Exercise instructions -
Continue the page about setting up the Logitech Gamepad F710, picking up right after its final sentence.

Reading text -
***

Logitech - Gamepad F710
The Gamepad F710 by Logitech is a very popular controller in gaming, but also in the field of robotics. Connection is provided by fast 2.4 GHz wireless connection via a small USB receiver.
Getting started
To run the Gamepad F710, you must meet certain requirements listed below:
Software
- Docker Engine and Docker Compose.
- Device with Linux based OS (e.g. robot, laptop) and ROS 2 Humble installed.
Hardware
- Connectivity: USB 2.0/3.0
Make sure the Gamepad is in DirectInput Mode (switch in front of the gamepad with letters D and X -> select D).
Demo
Joy2Twist package creates a ROS 2 node, allowing control the ROS-powered mobile and manipulation robots with F710 Gamepad. Joy2Twist node converts sensor_msgs/Joy message type to geometry_msgs/Twist type in order to provide velocity commands for the robot. Therefore, this package is compliant with any other gamepad controllers which are able to publish the sensor_msgs/Joy message.

***

Extracts from a box-labeled dataset:
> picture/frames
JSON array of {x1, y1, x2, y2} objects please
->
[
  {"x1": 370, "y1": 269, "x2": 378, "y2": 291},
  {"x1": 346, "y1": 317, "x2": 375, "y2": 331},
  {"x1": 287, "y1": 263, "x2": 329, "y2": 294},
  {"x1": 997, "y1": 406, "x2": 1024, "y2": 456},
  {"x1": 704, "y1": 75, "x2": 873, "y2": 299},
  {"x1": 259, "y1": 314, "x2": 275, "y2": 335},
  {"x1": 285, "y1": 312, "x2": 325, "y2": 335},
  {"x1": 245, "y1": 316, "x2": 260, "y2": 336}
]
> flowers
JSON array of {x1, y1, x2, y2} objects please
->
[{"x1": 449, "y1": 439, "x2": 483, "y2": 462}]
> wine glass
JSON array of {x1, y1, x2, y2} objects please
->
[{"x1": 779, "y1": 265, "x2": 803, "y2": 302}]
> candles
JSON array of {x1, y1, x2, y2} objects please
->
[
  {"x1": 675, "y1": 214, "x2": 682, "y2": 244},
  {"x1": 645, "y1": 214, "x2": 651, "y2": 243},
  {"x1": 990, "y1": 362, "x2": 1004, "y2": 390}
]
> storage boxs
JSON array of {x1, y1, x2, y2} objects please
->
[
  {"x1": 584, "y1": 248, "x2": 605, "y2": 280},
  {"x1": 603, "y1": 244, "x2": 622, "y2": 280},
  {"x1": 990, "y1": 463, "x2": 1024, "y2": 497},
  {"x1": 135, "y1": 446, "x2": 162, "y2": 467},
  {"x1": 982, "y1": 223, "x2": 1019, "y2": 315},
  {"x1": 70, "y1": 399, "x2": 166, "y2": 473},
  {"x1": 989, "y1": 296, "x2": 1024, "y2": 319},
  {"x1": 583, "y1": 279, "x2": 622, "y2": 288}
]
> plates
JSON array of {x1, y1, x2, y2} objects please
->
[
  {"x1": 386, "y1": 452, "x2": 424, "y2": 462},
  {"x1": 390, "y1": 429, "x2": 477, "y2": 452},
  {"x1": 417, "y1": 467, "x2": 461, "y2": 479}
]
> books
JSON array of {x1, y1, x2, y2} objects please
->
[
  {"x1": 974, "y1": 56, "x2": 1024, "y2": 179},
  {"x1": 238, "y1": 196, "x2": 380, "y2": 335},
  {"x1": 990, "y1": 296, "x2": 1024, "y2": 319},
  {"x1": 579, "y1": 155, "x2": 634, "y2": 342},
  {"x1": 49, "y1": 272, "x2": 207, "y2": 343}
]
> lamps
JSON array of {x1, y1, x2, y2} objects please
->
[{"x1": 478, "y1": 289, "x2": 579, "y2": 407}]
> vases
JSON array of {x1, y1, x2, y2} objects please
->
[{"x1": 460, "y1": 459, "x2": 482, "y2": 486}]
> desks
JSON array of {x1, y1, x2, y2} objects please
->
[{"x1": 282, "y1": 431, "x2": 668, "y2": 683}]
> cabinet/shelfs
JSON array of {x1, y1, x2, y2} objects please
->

***

Response to this exercise -
This article covers the use of F710 Gamepad in a ROS 2 environment. If you are interested in ROS, please check out the ros1 branch in the joy2twist repository.
The result of this demo will be the publication of a velocity messages on the ROS topic /cmd_vel. An example with a mobile robot will be described below.
Lenovo Legion laptop running Ubuntu 22.04 with ROS 2 Humble natively installed.
Start guide
1. Plugin the device
Connect a small USB receiver to the USB port of your device (e.g. laptop).
You can verify that the device is connected from the command line:
lsusb | grep "Gamepad"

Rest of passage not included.